### [Stored rows]

* start *

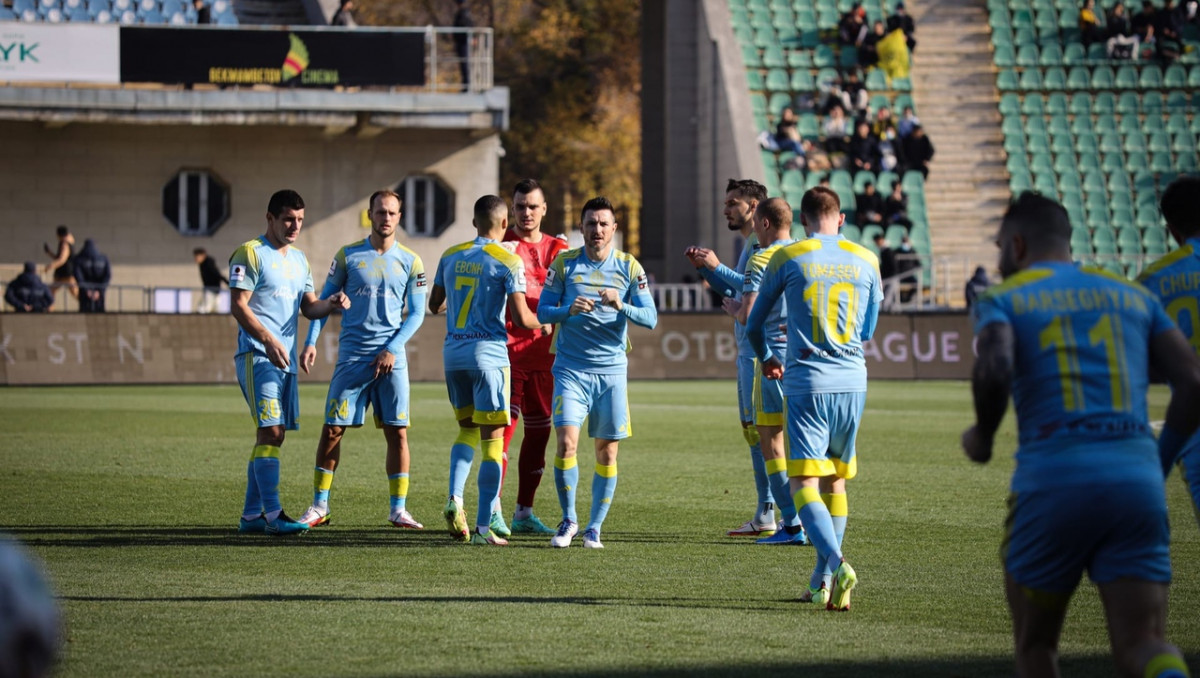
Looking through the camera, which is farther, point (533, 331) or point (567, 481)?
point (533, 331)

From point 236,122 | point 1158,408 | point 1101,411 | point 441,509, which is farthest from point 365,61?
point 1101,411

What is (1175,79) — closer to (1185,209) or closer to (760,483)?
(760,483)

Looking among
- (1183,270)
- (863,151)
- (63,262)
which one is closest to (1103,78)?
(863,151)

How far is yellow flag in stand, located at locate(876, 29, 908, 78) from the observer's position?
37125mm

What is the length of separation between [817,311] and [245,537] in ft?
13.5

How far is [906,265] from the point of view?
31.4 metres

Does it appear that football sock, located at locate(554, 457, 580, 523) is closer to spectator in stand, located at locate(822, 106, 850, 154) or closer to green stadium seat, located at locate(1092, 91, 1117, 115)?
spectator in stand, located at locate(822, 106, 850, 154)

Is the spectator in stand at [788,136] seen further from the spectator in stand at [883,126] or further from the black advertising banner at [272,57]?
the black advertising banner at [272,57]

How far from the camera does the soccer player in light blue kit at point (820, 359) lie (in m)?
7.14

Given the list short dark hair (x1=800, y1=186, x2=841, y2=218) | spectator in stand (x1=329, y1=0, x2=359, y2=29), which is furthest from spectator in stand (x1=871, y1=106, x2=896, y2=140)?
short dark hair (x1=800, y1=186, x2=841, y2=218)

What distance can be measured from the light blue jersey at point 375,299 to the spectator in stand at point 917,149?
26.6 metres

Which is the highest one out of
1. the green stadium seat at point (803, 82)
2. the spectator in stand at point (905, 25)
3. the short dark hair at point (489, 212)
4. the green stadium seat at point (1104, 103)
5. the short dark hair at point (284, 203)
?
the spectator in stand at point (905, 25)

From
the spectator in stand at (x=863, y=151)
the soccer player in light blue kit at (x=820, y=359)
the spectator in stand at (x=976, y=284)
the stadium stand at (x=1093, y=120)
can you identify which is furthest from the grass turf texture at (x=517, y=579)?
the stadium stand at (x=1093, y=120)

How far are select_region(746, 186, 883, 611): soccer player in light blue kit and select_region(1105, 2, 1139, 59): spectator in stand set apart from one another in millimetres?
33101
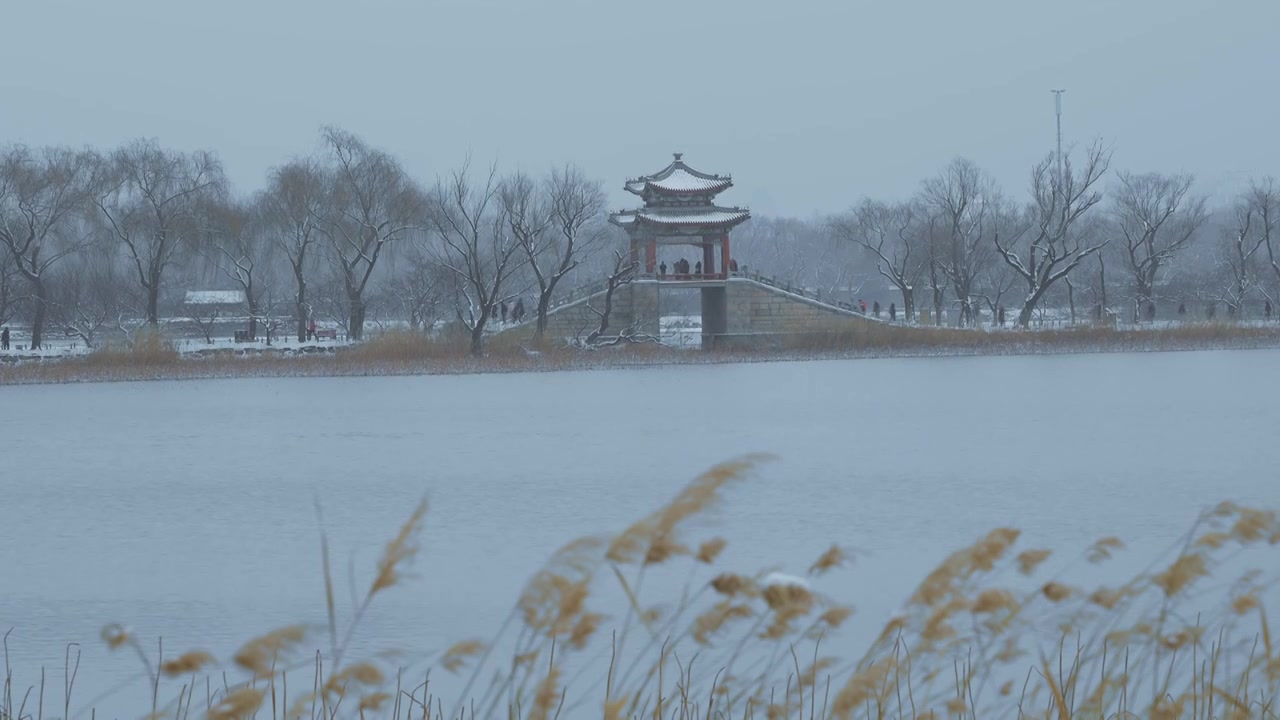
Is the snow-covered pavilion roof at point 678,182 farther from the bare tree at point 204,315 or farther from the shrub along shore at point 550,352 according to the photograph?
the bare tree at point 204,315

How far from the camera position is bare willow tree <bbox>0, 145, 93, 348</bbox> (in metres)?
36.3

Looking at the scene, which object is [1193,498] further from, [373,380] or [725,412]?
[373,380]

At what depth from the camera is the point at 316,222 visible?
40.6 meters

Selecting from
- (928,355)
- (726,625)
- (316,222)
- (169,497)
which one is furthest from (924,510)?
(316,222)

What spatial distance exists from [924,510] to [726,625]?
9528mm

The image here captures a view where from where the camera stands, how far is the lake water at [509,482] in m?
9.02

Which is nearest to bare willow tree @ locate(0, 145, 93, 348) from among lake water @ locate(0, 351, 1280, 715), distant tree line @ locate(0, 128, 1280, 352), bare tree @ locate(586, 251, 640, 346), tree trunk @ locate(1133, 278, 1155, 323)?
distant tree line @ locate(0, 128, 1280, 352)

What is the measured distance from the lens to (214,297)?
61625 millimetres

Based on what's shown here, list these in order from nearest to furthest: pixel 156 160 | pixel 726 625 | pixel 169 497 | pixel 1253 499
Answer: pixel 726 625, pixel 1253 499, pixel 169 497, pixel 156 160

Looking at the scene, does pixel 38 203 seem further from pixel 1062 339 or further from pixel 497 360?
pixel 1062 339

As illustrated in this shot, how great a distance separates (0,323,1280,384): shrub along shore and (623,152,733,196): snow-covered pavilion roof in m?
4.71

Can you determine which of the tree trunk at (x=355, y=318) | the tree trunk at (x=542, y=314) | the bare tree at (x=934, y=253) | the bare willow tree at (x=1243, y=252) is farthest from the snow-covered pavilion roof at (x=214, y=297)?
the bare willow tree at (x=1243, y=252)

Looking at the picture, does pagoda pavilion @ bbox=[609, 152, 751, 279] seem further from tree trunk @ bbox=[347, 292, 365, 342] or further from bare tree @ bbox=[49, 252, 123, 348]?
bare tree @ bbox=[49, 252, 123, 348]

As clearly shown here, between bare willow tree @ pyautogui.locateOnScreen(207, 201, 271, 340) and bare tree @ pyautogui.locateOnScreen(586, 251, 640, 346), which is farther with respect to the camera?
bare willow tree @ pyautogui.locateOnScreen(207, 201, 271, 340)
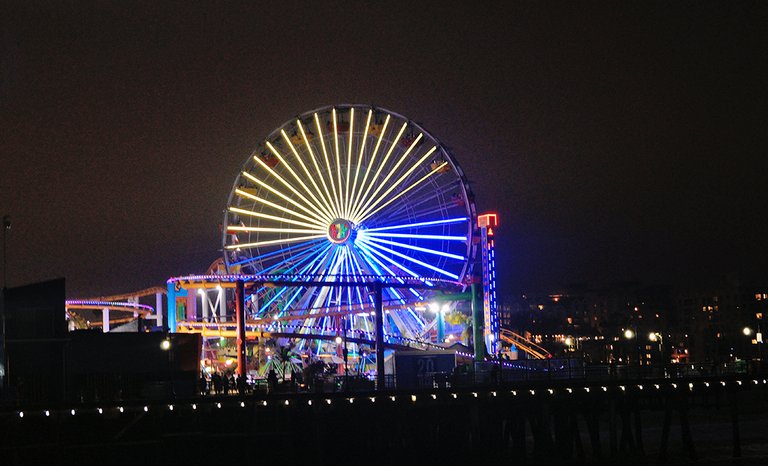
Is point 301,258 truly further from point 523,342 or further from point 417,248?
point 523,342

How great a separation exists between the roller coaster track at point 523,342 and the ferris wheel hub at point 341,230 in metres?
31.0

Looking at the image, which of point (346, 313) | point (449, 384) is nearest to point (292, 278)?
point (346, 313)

* end *
* start *

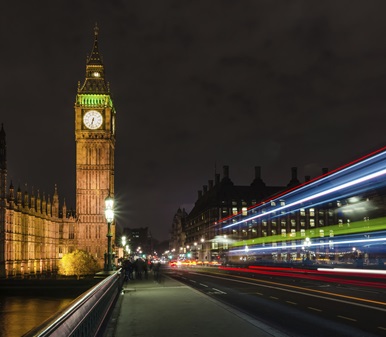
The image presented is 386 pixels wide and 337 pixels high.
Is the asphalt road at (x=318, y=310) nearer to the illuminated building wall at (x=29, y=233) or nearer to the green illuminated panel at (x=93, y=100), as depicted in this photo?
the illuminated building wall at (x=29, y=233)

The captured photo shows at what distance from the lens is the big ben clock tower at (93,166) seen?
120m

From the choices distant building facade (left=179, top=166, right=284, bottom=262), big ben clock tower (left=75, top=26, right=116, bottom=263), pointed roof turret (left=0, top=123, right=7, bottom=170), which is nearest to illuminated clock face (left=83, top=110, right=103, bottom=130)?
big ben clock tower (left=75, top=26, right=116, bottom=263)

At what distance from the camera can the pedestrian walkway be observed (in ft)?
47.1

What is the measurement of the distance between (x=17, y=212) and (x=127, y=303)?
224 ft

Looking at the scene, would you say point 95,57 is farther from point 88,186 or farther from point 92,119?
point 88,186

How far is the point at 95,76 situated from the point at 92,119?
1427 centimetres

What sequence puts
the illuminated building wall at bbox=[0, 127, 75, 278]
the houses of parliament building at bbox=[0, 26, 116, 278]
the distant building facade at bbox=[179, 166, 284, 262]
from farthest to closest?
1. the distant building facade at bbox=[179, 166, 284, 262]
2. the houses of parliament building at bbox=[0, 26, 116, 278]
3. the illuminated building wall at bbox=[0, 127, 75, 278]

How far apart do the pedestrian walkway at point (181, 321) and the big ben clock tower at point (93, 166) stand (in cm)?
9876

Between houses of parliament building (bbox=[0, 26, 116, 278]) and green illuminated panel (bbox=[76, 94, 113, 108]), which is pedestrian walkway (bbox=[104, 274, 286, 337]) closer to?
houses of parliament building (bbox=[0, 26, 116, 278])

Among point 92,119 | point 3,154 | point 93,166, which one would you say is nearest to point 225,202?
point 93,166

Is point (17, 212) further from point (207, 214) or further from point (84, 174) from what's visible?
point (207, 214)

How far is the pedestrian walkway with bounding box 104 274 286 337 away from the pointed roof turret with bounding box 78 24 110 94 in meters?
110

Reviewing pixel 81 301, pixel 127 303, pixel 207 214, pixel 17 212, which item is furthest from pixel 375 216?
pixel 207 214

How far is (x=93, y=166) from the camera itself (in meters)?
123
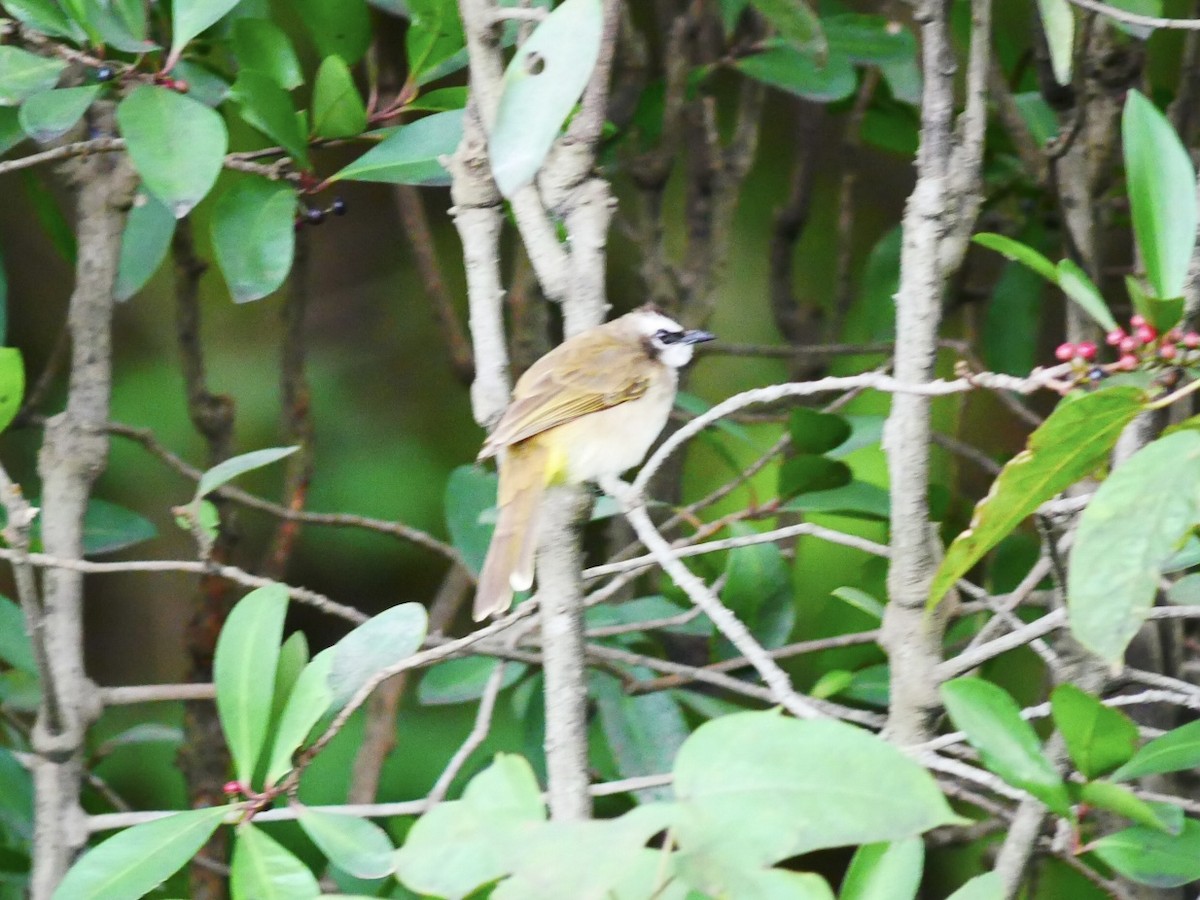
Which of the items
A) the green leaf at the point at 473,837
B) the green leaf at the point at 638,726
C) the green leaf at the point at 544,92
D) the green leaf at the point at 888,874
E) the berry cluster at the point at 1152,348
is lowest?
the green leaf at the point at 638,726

* end *
* start *

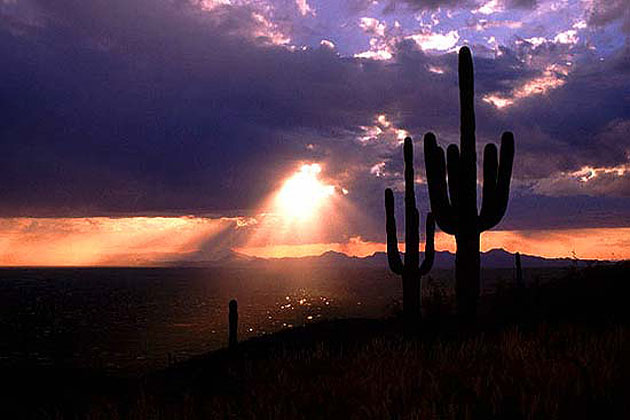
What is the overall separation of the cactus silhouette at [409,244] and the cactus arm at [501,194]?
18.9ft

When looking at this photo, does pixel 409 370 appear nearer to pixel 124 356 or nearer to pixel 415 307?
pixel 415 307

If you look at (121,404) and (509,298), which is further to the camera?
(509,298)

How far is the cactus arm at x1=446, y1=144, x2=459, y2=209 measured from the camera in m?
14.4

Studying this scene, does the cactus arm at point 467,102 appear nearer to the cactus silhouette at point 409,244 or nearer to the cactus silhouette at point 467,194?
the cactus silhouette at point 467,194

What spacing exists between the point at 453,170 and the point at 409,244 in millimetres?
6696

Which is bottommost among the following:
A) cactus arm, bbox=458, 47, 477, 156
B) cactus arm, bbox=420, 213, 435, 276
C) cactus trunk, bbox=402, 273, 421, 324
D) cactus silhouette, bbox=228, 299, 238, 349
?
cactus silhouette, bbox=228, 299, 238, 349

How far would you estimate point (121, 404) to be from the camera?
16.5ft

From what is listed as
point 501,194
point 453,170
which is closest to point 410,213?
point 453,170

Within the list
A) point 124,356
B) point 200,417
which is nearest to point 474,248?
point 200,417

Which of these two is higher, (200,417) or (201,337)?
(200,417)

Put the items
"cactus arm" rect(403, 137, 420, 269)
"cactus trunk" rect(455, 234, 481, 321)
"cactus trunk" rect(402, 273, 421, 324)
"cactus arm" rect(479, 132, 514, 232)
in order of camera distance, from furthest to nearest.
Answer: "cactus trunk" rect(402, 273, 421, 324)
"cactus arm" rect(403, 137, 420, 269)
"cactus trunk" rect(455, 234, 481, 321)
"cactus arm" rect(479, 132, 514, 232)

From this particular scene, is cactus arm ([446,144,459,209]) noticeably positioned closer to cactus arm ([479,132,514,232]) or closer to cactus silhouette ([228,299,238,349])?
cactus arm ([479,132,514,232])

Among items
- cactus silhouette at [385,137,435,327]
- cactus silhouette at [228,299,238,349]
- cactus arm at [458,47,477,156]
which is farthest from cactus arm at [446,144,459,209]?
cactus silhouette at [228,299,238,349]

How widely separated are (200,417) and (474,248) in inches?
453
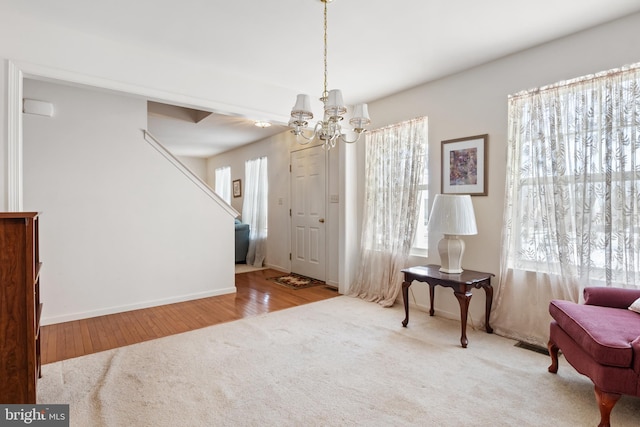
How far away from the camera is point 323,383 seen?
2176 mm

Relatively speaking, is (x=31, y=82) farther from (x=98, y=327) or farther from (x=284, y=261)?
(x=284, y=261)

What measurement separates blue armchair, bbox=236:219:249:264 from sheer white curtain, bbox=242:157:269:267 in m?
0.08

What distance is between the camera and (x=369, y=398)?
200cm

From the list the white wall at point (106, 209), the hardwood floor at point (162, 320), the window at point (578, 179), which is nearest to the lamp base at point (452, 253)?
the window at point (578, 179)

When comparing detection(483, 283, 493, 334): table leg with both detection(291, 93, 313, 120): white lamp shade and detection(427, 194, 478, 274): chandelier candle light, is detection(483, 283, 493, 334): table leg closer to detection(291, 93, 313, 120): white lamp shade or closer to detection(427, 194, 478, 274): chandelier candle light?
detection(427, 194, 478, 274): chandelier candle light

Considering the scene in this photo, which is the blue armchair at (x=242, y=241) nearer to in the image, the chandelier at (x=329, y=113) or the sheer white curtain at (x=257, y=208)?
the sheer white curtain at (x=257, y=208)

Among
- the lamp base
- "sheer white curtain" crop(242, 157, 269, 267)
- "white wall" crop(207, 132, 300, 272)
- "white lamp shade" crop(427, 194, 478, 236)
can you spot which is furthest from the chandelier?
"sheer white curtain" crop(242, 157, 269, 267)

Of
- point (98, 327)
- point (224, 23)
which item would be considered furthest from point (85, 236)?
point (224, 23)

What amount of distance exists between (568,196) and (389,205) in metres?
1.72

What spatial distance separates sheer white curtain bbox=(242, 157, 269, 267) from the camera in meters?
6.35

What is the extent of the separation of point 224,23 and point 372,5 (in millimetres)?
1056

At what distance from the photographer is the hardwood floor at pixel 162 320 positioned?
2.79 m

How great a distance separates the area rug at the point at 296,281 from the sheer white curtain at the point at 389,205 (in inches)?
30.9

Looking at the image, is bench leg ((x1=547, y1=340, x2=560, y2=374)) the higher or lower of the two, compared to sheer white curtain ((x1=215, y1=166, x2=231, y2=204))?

* end *

### [Work to complete]
Could you copy the rows again, starting at the line that has "How far is yellow" and stopping after the line that has "31.4 metres", with "separation" replaced by "distance" and everything else unchanged?

### [Answer below]
How far is yellow flag in stand, located at locate(876, 29, 908, 78) from the observer's position?
37125mm

What is the length of distance between [817,311] and [245,537] in ft?
13.5

How far is [906,265] from the point of view?
31.4 metres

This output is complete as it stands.